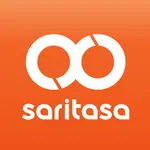 Saritasa Connect icon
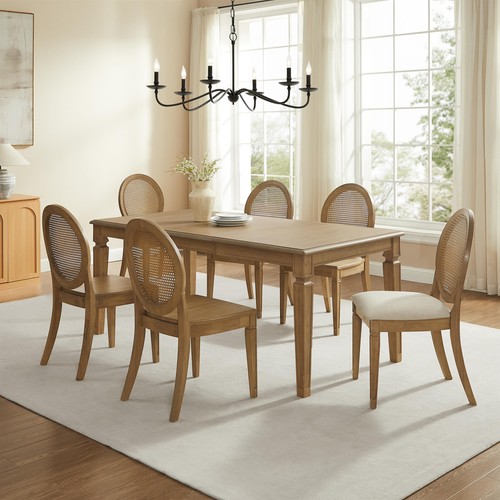 Crosley furniture katia - crosley,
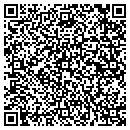 QR code with Mcdowell Interprise contacts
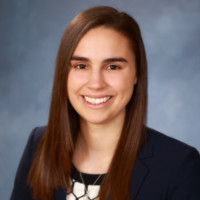 Julie Muguira Preston, Cpa, Cfp®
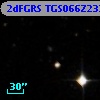 2dFGRS TGS066Z233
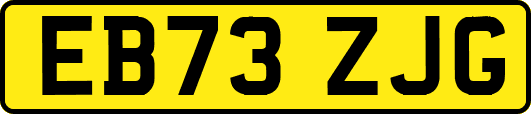 EB73ZJG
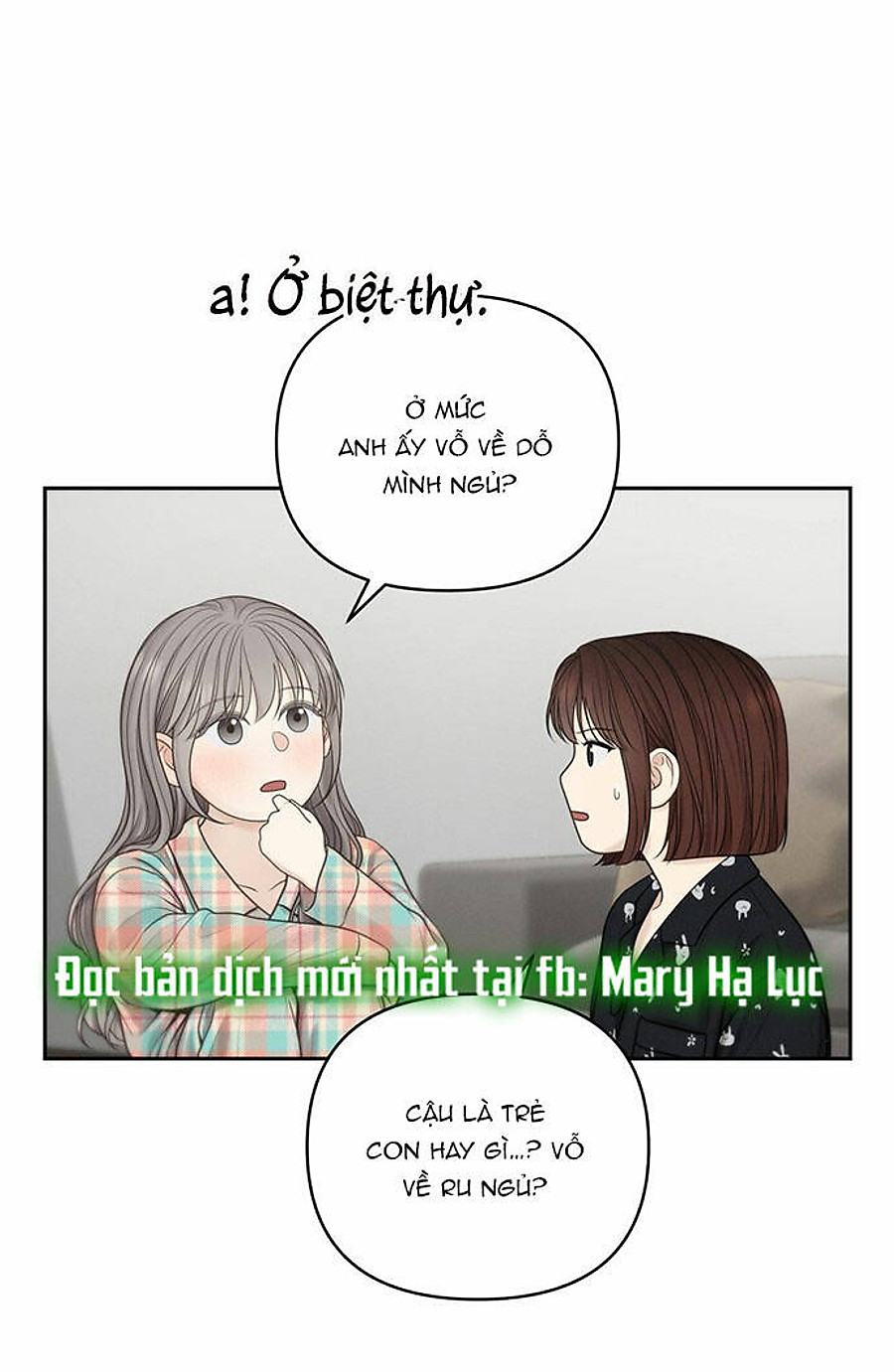 hy vọng duy nhất Chapter 77 - Next Chapter 78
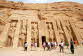Abu Simbel 5/11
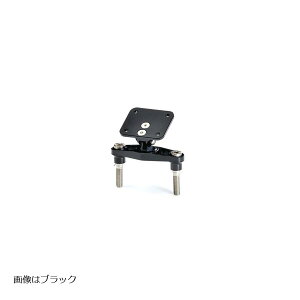 AELLA (AG) irXe[(S2R/S4R) zCg qW^Cv X}[gChj^[p AE-77003-SH4-WT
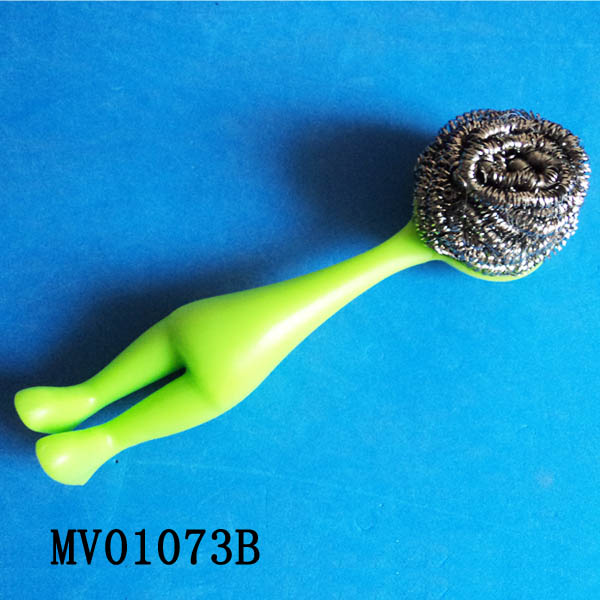 MV01073B MV01073B.jpg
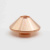 Сопло BOOSTER 4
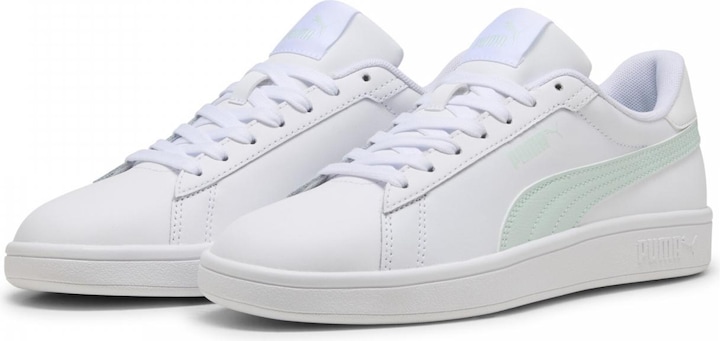 Immagine prodotto Puma Smash 3.0 L (44.5)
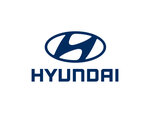 Hyundai Center Minsk (Minsk, Hmarynskaja Street, 8), exposición de coches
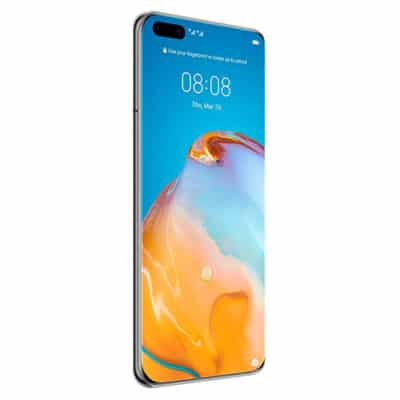 P40 Pro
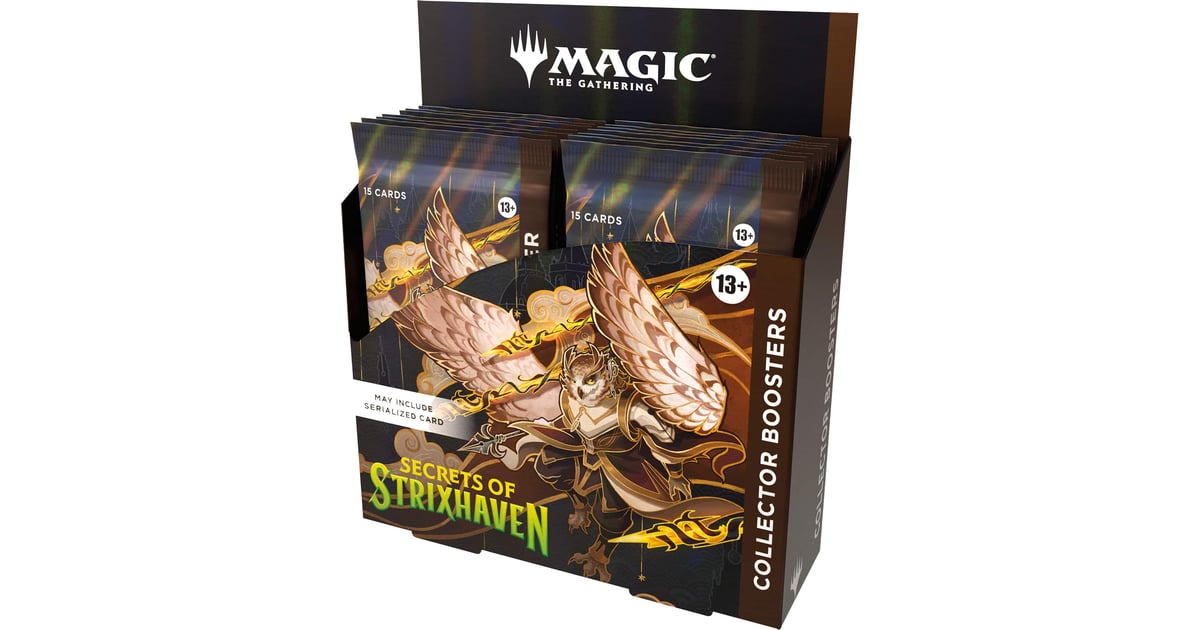 list of all standard cards mtg Top 50 Gold Cards of All Time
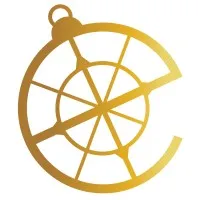 Exeter International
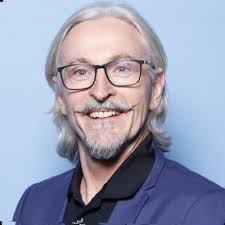 After an incredible 11+ years, my time at ServiceNow has come to an end.  And what an incredible 11 years it has been! I have been so fortunate to  have worked with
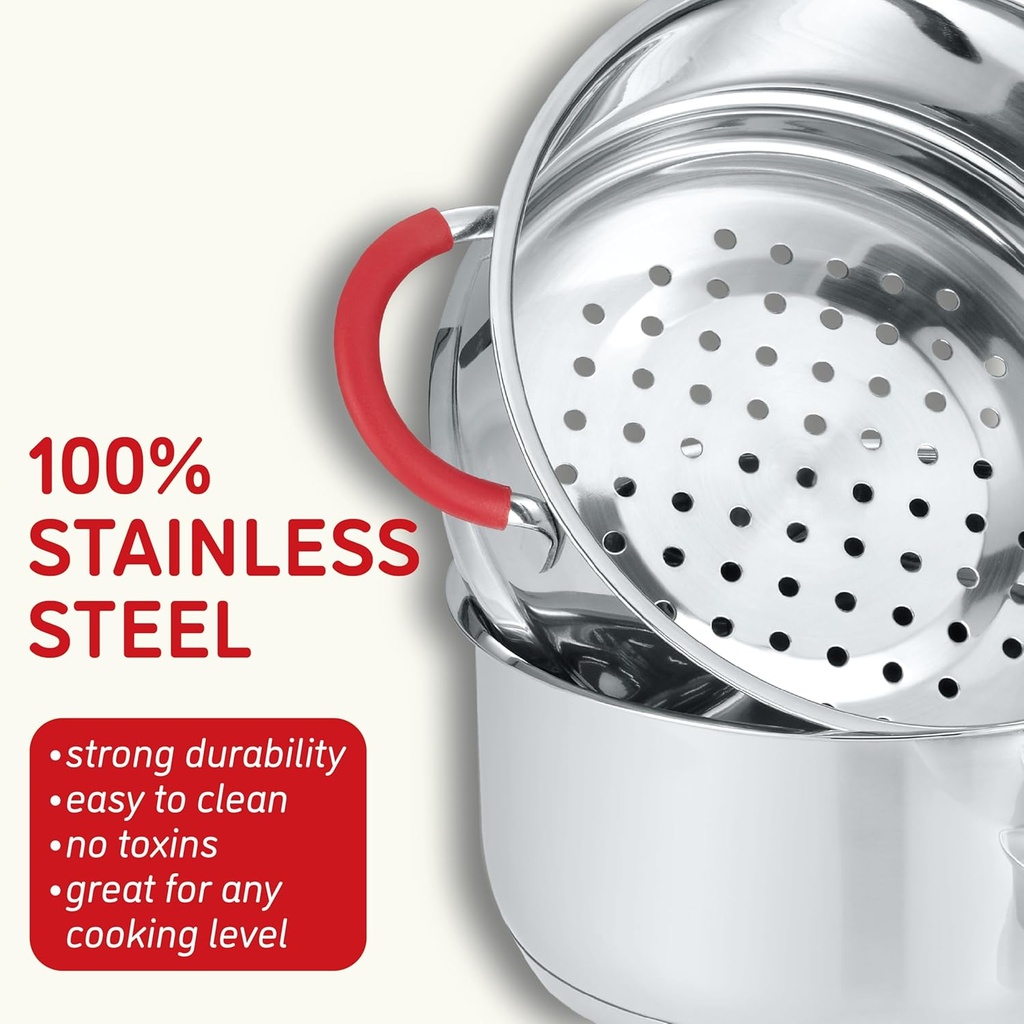 concord-stainless-steel-simple-pour-sauc-3.jpg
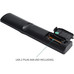 TME-MANDO TMURC300 TME-MANDO TMURC300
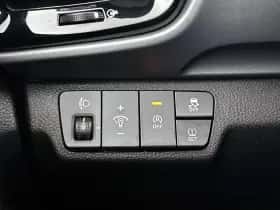 Kia Stonic thumbnail 27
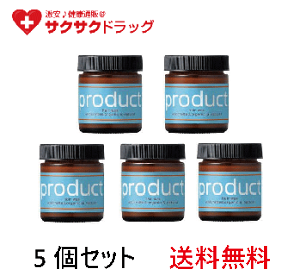 ザプロダクト ワックス ヘアワックス 通販 価格比較 価格 Com ザプロダクト ワックス ヘアワックス 通販 価格比較 価格 Com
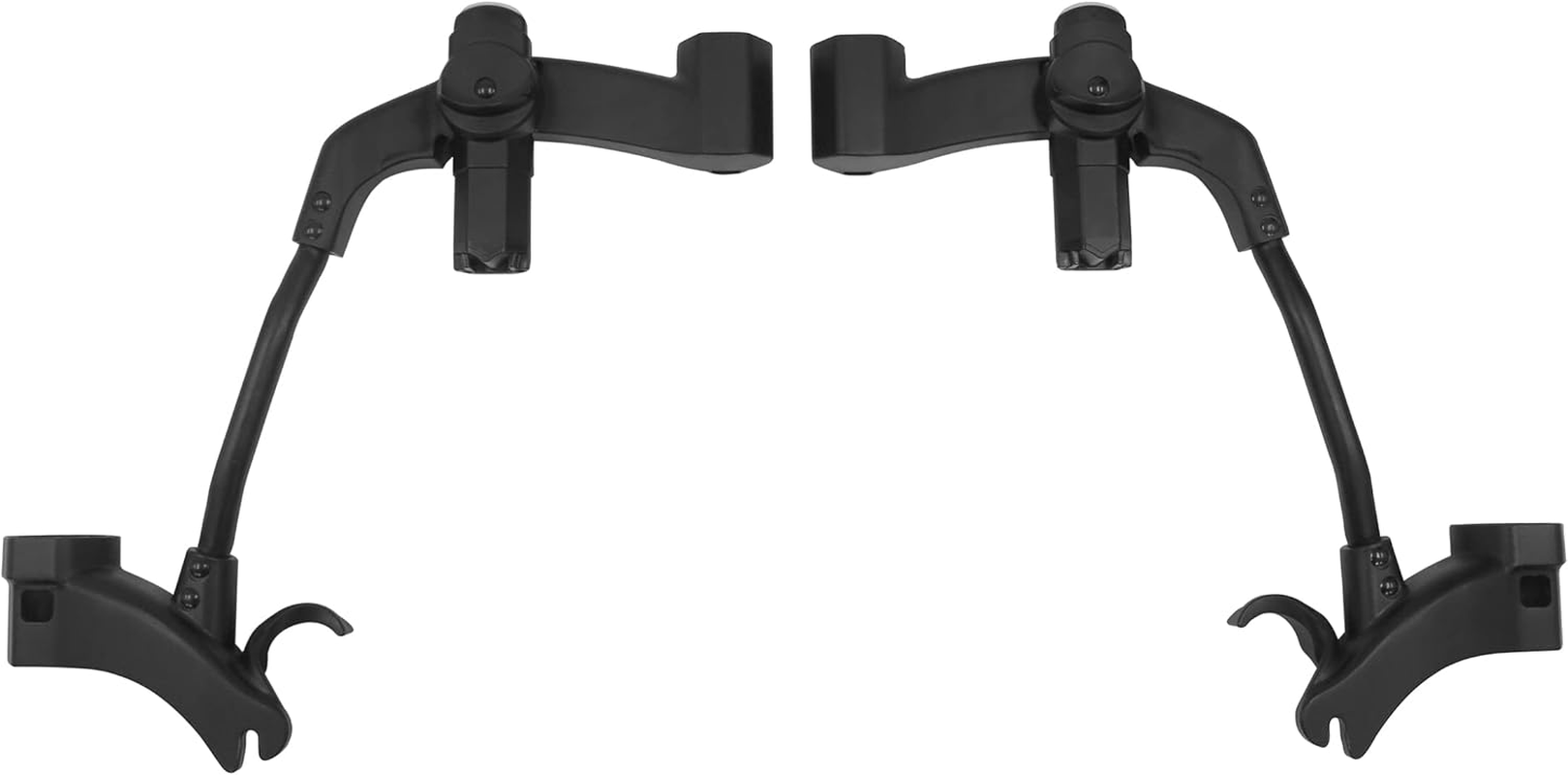 Egg Egg2 Tandem Adaptors Kit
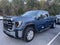 2024 GMC Sierra 3500HD SLT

※ ※ ※

Set out each line of the listing above as a JSON list of strings, one string per line, with blank lines skipped. Leave the picture markers out of every string.

### YOUR RESPONSE
[
  " Saritasa Connect icon",
  " Crosley furniture katia - crosley,",
  " QR code with Mcdowell Interprise contacts",
  " Julie Muguira Preston, Cpa, Cfp®",
  " 2dFGRS TGS066Z233",
  " EB73ZJG",
  " hy vọng duy nhất Chapter 77 - Next Chapter 78",
  "Abu Simbel 5/11",
  " AELLA (AG) irXe[(S2R/S4R) zCg qW^Cv X}[gChj^[p AE-77003-SH4-WT",
  " MV01073B MV01073B.jpg",
  " Сопло BOOSTER 4",
  " Immagine prodotto Puma Smash 3.0 L (44.5)",
  " Hyundai Center Minsk (Minsk, Hmarynskaja Street, 8), exposición de coches",
  " P40 Pro",
  " list of all standard cards mtg Top 50 Gold Cards of All Time",
  " Exeter International",
  " After an incredible 11+ years, my time at ServiceNow has come to an end.  And what an incredible 11 years it has been! I have been so fortunate to  have worked with",
  " concord-stainless-steel-simple-pour-sauc-3.jpg",
  " TME-MANDO TMURC300 TME-MANDO TMURC300",
  " Kia Stonic thumbnail 27",
  " ザプロダクト ワックス ヘアワックス 通販 価格比較 価格 Com ザプロダクト ワックス ヘアワックス 通販 価格比較 価格 Com",
  " Egg Egg2 Tandem Adaptors Kit",
  " 2024 GMC Sierra 3500HD SLT"
]